● **What the exercise asks**:
Arrange the material as a Markdown table with columns Row and Line. Start at the line containing "When examined carefully, is", include it, and continue through the last line of the material. Give one row per line with its row number and skip the blank lines.
*** Records ***
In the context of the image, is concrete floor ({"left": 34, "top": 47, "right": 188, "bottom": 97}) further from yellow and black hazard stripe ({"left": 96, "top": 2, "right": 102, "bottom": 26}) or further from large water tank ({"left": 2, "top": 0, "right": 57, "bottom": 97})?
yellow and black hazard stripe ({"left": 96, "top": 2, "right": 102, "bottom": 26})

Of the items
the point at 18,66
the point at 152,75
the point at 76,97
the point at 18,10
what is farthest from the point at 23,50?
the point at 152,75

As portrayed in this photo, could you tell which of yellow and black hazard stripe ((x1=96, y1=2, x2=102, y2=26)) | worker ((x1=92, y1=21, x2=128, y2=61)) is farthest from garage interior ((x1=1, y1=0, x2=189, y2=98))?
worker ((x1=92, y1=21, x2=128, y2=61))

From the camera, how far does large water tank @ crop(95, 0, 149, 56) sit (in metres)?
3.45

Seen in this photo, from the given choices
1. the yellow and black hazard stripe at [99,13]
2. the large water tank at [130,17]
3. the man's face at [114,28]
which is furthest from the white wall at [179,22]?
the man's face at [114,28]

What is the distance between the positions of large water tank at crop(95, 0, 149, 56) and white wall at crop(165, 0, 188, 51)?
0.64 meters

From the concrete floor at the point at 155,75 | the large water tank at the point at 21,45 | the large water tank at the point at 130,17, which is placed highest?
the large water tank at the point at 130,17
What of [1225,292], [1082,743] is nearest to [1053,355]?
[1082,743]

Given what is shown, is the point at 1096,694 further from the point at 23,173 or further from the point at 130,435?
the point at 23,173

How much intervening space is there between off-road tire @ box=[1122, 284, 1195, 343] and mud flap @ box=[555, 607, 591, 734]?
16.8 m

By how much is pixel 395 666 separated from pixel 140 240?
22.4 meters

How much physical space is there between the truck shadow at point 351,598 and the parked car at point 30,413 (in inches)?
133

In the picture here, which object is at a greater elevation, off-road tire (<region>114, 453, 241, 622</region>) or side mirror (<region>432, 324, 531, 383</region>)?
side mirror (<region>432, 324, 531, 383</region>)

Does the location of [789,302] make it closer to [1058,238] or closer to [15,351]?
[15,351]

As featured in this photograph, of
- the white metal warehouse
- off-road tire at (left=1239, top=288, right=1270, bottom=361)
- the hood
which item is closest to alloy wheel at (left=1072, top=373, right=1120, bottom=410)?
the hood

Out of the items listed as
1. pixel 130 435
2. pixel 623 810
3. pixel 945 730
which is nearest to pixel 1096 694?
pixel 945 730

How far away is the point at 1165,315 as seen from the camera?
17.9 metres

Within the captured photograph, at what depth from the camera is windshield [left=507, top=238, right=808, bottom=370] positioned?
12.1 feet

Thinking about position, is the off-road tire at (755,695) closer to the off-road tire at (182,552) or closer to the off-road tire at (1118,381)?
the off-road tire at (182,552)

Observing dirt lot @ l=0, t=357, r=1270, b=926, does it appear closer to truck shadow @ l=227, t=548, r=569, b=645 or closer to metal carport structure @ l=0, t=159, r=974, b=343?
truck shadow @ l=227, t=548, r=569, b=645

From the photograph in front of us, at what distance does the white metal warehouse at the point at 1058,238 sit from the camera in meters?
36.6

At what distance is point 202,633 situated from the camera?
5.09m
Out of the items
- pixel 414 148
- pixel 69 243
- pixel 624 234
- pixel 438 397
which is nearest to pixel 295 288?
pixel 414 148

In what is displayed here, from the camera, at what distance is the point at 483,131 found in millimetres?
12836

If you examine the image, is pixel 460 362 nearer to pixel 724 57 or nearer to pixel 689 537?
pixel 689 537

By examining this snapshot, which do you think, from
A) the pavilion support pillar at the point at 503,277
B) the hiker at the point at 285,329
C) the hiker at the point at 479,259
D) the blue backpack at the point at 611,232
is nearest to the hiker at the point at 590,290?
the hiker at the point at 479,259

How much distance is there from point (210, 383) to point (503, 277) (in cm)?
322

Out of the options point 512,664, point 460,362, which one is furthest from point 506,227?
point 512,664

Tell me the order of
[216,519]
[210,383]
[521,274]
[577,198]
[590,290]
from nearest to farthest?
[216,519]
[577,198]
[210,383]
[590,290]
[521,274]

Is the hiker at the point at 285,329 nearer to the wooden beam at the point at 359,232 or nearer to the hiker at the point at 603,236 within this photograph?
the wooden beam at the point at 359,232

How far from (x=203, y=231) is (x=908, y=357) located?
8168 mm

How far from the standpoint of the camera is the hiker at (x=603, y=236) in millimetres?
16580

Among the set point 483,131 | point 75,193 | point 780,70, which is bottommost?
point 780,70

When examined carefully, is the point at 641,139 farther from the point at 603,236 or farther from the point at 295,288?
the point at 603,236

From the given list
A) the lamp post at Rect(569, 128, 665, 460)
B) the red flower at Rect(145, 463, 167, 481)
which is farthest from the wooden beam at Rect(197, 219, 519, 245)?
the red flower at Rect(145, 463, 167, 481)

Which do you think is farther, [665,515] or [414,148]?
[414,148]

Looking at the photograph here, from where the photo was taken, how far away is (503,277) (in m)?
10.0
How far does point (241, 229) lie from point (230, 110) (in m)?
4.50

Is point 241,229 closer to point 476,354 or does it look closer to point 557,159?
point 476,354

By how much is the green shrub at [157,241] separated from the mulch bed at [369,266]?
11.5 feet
***
● **Solution to this problem**:
| Row | Line |
|---|---|
| 1 | When examined carefully, is the point at 641,139 farther from the point at 603,236 or farther from the point at 295,288? |
| 2 | the point at 603,236 |
| 3 | From the given list |
| 4 | A) the lamp post at Rect(569, 128, 665, 460) |
| 5 | B) the red flower at Rect(145, 463, 167, 481) |
| 6 | which is farthest from the wooden beam at Rect(197, 219, 519, 245)? |
| 7 | the red flower at Rect(145, 463, 167, 481) |
| 8 | Which do you think is farther, [665,515] or [414,148]? |
| 9 | [414,148] |
| 10 | Looking at the photograph here, from where the photo was taken, how far away is (503,277) (in m)? |
| 11 | 10.0 |
| 12 | How far does point (241, 229) lie from point (230, 110) (in m)? |
| 13 | 4.50 |
| 14 | Is point 241,229 closer to point 476,354 or does it look closer to point 557,159? |
| 15 | point 476,354 |
| 16 | By how much is the green shrub at [157,241] separated from the mulch bed at [369,266]? |
| 17 | 11.5 feet |